> **Exercise directions**
Search the records for the string "shop". Copy each line where it occurs.

> **Data**
#####

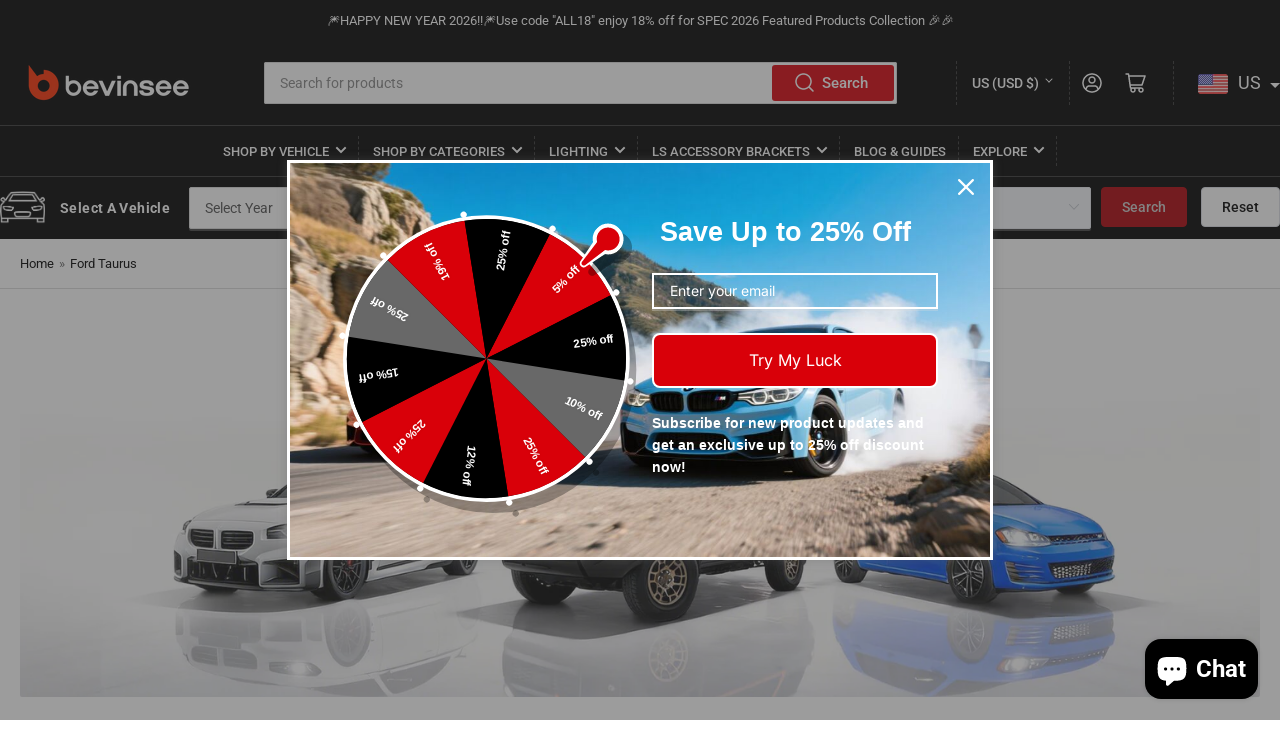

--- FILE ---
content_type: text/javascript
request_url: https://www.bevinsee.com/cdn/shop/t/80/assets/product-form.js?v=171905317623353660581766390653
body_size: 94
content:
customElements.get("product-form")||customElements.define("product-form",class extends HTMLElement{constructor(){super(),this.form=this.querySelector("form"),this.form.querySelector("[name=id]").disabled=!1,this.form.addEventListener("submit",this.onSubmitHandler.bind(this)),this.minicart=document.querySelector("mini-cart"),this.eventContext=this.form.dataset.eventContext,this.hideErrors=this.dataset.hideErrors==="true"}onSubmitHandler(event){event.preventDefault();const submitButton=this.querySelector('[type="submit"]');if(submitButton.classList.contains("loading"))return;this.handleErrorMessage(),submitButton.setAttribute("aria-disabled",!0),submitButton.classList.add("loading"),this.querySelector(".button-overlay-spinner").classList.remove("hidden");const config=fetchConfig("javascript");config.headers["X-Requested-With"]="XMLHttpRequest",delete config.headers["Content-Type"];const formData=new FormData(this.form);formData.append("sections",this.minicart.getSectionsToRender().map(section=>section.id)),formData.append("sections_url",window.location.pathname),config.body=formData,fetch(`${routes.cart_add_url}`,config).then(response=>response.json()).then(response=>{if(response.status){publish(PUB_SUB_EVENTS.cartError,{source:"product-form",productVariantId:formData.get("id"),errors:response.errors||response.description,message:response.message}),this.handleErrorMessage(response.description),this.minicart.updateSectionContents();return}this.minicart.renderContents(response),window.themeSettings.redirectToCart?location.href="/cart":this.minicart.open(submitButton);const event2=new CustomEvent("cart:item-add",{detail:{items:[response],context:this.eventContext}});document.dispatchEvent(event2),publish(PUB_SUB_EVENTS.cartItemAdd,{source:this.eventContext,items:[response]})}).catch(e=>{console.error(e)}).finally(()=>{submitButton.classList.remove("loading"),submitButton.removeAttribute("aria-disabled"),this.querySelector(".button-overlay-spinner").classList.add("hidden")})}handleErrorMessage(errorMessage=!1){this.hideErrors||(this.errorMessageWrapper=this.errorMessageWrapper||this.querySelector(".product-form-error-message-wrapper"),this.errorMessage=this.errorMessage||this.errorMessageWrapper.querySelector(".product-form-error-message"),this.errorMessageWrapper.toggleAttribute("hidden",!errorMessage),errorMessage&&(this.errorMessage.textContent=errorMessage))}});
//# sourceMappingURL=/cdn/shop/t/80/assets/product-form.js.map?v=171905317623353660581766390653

#####

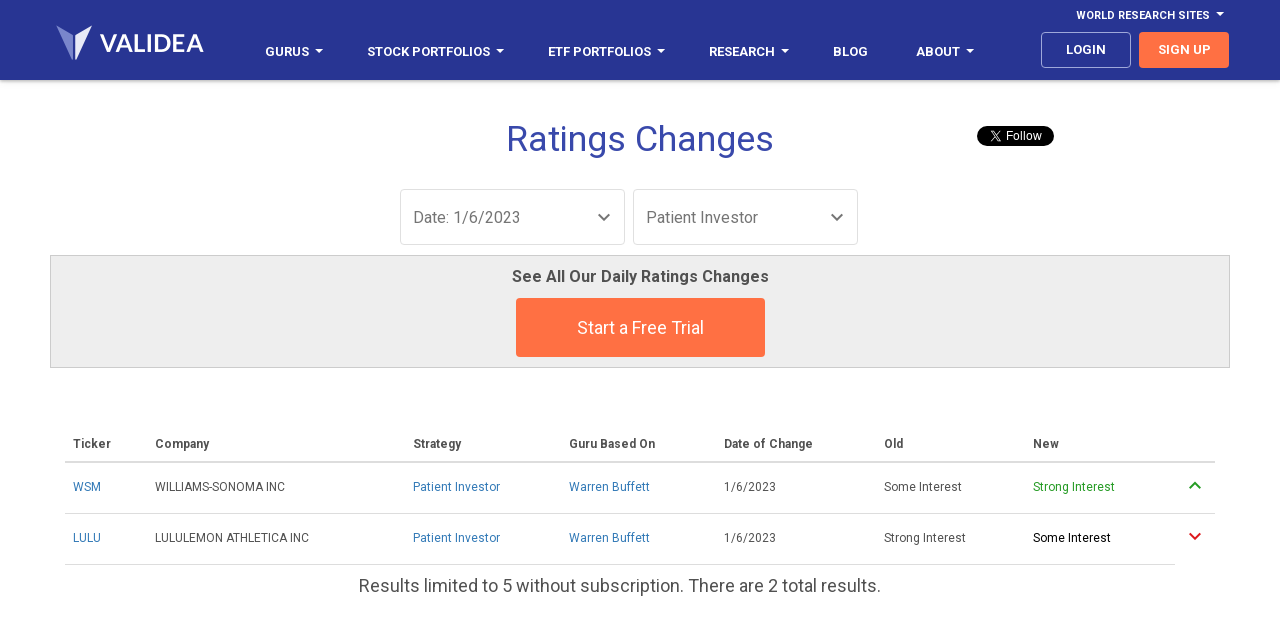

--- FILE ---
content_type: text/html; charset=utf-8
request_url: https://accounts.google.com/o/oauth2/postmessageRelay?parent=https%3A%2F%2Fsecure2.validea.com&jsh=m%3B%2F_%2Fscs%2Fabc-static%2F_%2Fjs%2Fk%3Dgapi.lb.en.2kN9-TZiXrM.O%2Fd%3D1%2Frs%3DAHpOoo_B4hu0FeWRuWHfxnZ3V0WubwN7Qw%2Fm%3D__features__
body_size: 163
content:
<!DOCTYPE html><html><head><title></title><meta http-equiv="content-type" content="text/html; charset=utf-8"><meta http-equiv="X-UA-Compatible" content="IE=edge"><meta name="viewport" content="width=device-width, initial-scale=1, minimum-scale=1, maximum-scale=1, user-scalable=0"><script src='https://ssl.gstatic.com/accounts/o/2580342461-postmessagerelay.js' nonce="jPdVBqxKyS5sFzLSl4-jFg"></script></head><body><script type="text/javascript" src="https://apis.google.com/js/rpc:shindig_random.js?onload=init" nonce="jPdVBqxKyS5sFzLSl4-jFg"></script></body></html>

#####

> **Task output**
request_url: https://www.bevinsee.com/cdn/shop/t/80/assets/product-form.js?v=171905317623353660581766390653
//# sourceMappingURL=/cdn/shop/t/80/assets/product-form.js.map?v=171905317623353660581766390653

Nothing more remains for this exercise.